James Pethokoukis passes along the chart on the right from Goldman Sachs, which shows the yield curve on treasury bills maturing at various dates. The curve on September 16 was pretty flat. The curve on September 30 showed a bit of an uptick for bonds maturing in the second half of October. A day later, on October 1, the yield curve went nuts. Bonds maturing in the second half of October—which are at risk of delayed payment if the debt ceiling is reached—cratered in value, which means they’re now sporting big yields. If you buy a bond that matures on October 31, you can expect a return of more than 8 percent.
Treasury bonds aren’t at any risk of genuine default, so what explains this? Two things. First, there’s apparently some genuine risk that bond coupons might not get paid if we hit the debt ceiling on October 18. This has to do with the fact that the Treasury’s computer systems can’t easily prioritize payments, which means that, willy nilly, maybe some bond coupons will be missed. Among large investors, there’s also a worry that Wall Street systems can’t easily distinguish between bonds that are in technical default and those that aren’t, and this could cause bonds maturing within the danger zone to be rejected on the repo market if you try to use them as collateral.

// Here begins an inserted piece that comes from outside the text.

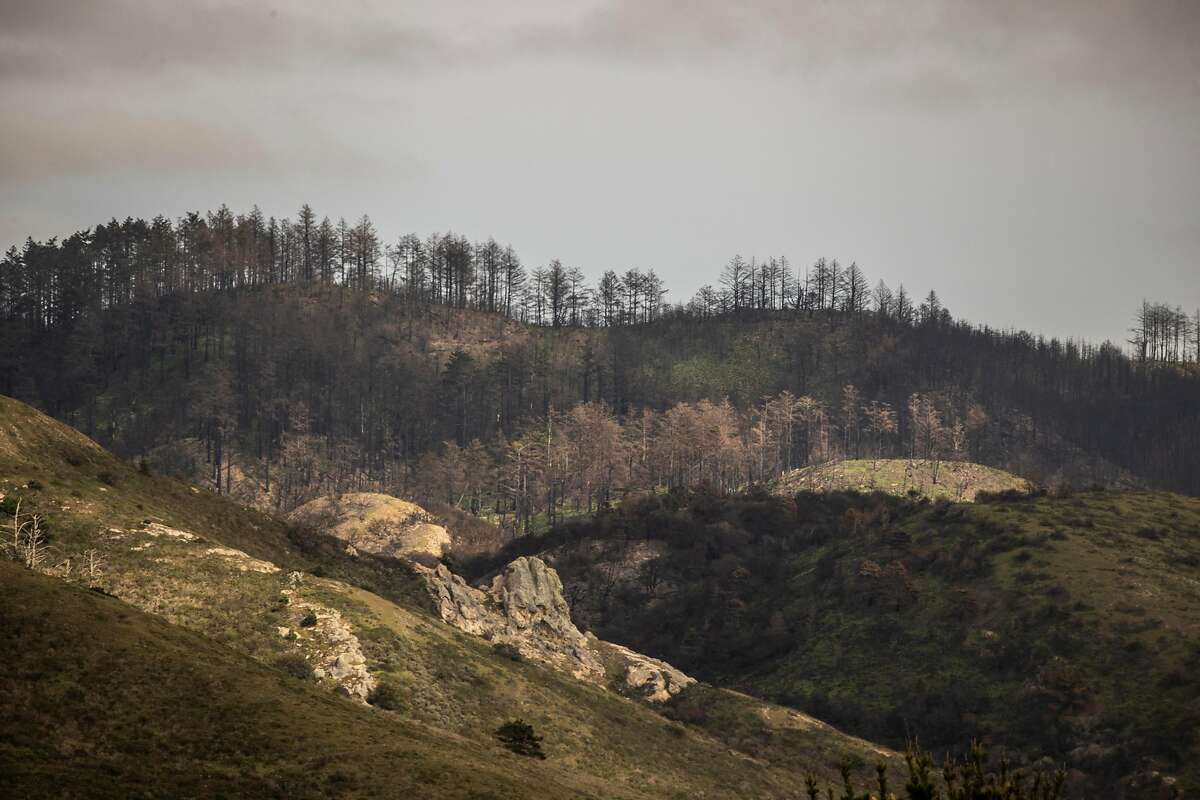 Last year the Woodward Fire burned 4,929 acres of Point Reyes National Seashore, bordered roughly by Limantour Road and Sky Trail stretching south past the Bear Valley Trail and Wildcat Camp. The footprint of the fire remains closed to all access.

I don’t know if either of these fears is really reasonable, but that’s the chatter right now.
I’ll defer to anyone who knows more about this than me—a very large class of people, I imagine—but if I’m reading this right, market fears are taking the following form:
- Bonds maturing after October 18 might end up in technical default, which reduces their usefulness as collateral in the repo market and thus their value.
- In addition, these bonds might also get paid late, and with maturity dates only a few weeks away, even a few weeks of delay has a big effect on their value.
- Bonds maturing after October 31 are safer, since everyone is assuming that things will be settled one way or another by mid-November at the latest.
I’ve mentioned before my theory that the now-combined budget/debt ceiling crisis could end up being resolved only by some kind of market crash. Pleading from the business community may be falling on deaf ears at the moment, but the one thing that really does seem to get the attention of even tea party Republicans is a market catastrophe. I don’t know if we’ll get to that point, but this chart seems to suggest that if the budget/debt ceiling standoff continues for another couple of weeks, that’s what will finally put an end to it. Even John Boehner will finally tell the tea partiers that enough is enough if the repo market has seized up and U.S. treasury bonds are selling at about the same premium as those from Greece.